By deploying the learnings from their internal “preparedness framework” and red-teaming amongst a host of processes, OpenAI was able to ensure that the model stays better protected against generating harmful content. In their documentation about o1, they noted that the model scored 84 points on a scale of 0-100, which is significantly higher than that of GPT-4o, which managed a score of just 22 points.
One of the key differentiating factors for OpenAI’s new model, o1 is its ability to closely mimic the human process of a problem’s evaluation using a chain of thought. To ensure that the model retains its claimed high accuracy levels, OpenAI has introduced the methodology of reinforced learning for the model. With this, the model is able to identify and learn from its mistakes and also zero in on the most effective strategies for generating responses.
In the demonstration published by OpenAI in the release document for the new model, they showcased how the new model formed a series of rather original evaluations of the problem that was presented to it in a prompt, broke it down into simpler segments and then produced a response that it thought would be the most accurate for its user.
This ties into our next two points, which are about the increased accuracy of model o1 to open-ended prompts and reasoning queries.
During the development of the new model, OpenAI tested the efficacy of model o1 when working with open-ended prompts. Not all of us are prompt engineers. If you have worked with generative AI models that are available today, you would know that, more often than not, open-ended prompts are not handed well by the existing models. After generating a response with an open-ended prompt, users are forced to refine the response by feeding in follow-up prompts.
With model o1, OpenAI claims that the responses generated by the model in response to open-ended prompts are preferred by humans over the ones generated by GPT-4o.

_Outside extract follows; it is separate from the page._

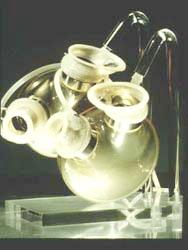 ИСКУССТВЕННОЕ СЕРДЦЕ - модель искусственного сердца, разработанного в Берлине. Эта модель была впервые имплантирована профессором Хетцером в 1987 г.
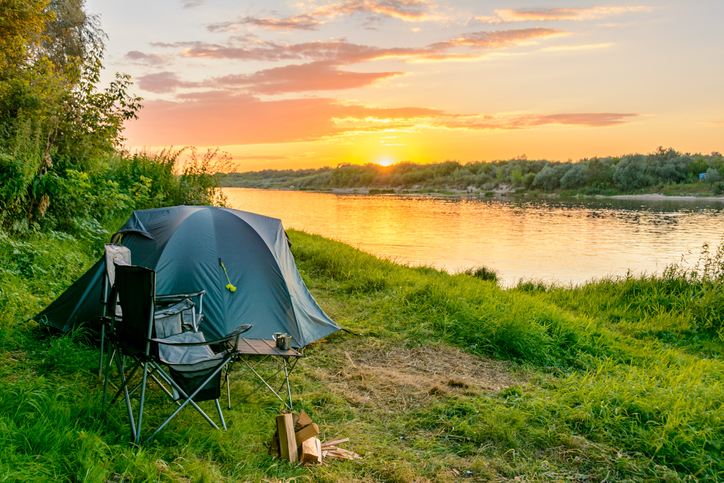 If you've set up camp and still have some time before nightfall, you have the perfect opportunity to look for food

However, we hit a roadblock when it comes to natural language processing and related applications, as OpenAI, in their documentation, mentioned – “o1-preview is not preferred on some natural language tasks, suggesting that it is not well-suited for all use cases.”
After thoroughly testing model o1, OpenAI concluded that the new model is consistent with generating more accurate results with respect to reasoning queries. The model apparently even outperformed human experts in certain benchmarks that were run while evaluating the model. These benchmarks spanned across multiple fields that have been pioneered by humans, including the likes of chemistry, physics and biology.
Not to mention, model o1 is better than GPT-4o in reasoning-heavy tasks. To back this claim, OpenAI has mentioned that the GPT-4o was able to solve an average of 12 per cent (1.8/15) of problems in the 2024 American Invitational Mathematics Examination (AIME). When working with a single sample per problem in the same set of questions, model o1 maintained 74 per cent accuracy, answering 11.1 correctly out of the 15 it was presented with. When the sample set was expanded, the model achieved an accuracy of up to 93 per cent.
Also Read: With iPhone 16’s camera button, is Apple betting iPhone’s future on photography alone?
In the benchmarking done by OpenAI, Strawberry achieved an ELO of 1807 compared to the 808 achieved by 4o. Open AI went a step ahead and trained a model to participate in a simulation run of the 2024 International Olympiad in Informatics (IOI), where it was pitted against human contestants and had ten hours to solve six algorithmic problems with the submissions for each problem being limited to 50. When the tests were run, model o1 was able to rank in the 49th percentile with a score of 213 points to its name.
The documentation about the model dives further into the strategy it employed during the run: “For each problem, our system sampled many candidate submissions and submitted 50 of them based on a test-time selection strategy. Submissions were selected based on performance on the IOI public test cases, model-generated test cases, and a learned scoring function. If we had instead submitted at random, we would have only scored 156 points on average, suggesting that this strategy was worth nearly 60 points under competition constraints.”
The increased capabilities of model o1 over its predecessor, as OpenAI tries to perfect it, opens doors to a future that would seem rather scary on the surface; however, when you dive deeper, it has a sea of possibilities. If models like this are able to perform with increased efficiency and consistency, a lot of data-driven evaluation and problem-solving tasks across fields of research and development could be off-loaded to an AI model, as humans divert their attention towards tasks that would involve critical thinking by humans.